**Directions**
Rewrite the lines below with "foam mic cover" substituted for every "microphone windscreen", and leave everything else the same.

**Listed records**
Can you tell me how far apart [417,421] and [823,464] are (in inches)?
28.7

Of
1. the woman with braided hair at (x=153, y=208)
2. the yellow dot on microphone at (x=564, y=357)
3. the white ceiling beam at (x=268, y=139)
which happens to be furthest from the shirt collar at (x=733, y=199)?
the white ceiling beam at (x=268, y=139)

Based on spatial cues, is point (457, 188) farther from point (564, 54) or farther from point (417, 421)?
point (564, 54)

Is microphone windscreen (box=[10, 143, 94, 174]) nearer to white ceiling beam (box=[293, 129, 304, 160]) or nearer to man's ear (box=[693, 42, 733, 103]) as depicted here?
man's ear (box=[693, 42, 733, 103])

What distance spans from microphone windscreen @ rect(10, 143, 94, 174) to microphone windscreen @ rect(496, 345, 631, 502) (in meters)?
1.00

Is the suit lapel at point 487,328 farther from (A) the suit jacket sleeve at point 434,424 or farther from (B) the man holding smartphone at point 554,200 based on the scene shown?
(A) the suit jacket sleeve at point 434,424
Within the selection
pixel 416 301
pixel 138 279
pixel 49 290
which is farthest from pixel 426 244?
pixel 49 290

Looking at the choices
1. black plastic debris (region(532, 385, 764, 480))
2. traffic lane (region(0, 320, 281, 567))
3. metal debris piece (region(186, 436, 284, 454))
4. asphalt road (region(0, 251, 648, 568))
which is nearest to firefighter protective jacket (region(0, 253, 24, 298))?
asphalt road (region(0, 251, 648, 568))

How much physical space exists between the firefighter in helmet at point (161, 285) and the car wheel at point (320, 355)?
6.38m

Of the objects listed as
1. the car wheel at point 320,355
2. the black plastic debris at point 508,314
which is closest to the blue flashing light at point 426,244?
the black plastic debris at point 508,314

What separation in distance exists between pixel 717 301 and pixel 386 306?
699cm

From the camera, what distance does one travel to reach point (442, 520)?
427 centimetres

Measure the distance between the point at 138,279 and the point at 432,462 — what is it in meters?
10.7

**Task result**
Can you tell me how far apart [417,421] and [823,464] are (in inches)?
28.7

Of
1. the woman with braided hair at (x=153, y=208)
2. the yellow dot on microphone at (x=564, y=357)
3. the white ceiling beam at (x=268, y=139)
which happens to be furthest from the shirt collar at (x=733, y=199)?
the white ceiling beam at (x=268, y=139)

Based on spatial cues, is point (457, 188) farther from point (564, 54) or farther from point (417, 421)?
point (564, 54)

Is foam mic cover (box=[10, 143, 94, 174]) nearer to white ceiling beam (box=[293, 129, 304, 160]) or nearer to man's ear (box=[693, 42, 733, 103]) as depicted here?
man's ear (box=[693, 42, 733, 103])

What distance spans from foam mic cover @ rect(10, 143, 94, 174) to foam mic cover @ rect(496, 345, 631, 502) (in meters)?
1.00

Is the suit lapel at point 487,328 farther from (A) the suit jacket sleeve at point 434,424 or farther from (B) the man holding smartphone at point 554,200 based on the scene shown?
(A) the suit jacket sleeve at point 434,424
Within the selection
pixel 416 301
pixel 138 279
pixel 49 290
which is farthest from pixel 426 244?
pixel 49 290

Looking at the choices
1. black plastic debris (region(532, 385, 764, 480))
2. traffic lane (region(0, 320, 281, 567))
3. metal debris piece (region(186, 436, 284, 454))
4. asphalt road (region(0, 251, 648, 568))
which is nearest to firefighter protective jacket (region(0, 253, 24, 298))?
asphalt road (region(0, 251, 648, 568))

How much physical space exists between the firefighter in helmet at point (161, 285) and the car wheel at point (320, 355)?
6.38m

Of the objects listed as
1. the car wheel at point 320,355
2. the black plastic debris at point 508,314
which is closest to the blue flashing light at point 426,244?
the black plastic debris at point 508,314

What separation in distance exists between pixel 717 301 and pixel 386 306?
699cm

From the camera, what distance does one travel to reach point (442, 520)?
427 centimetres

Measure the distance between the point at 138,279 and the point at 432,462 — what is it in meters?
10.7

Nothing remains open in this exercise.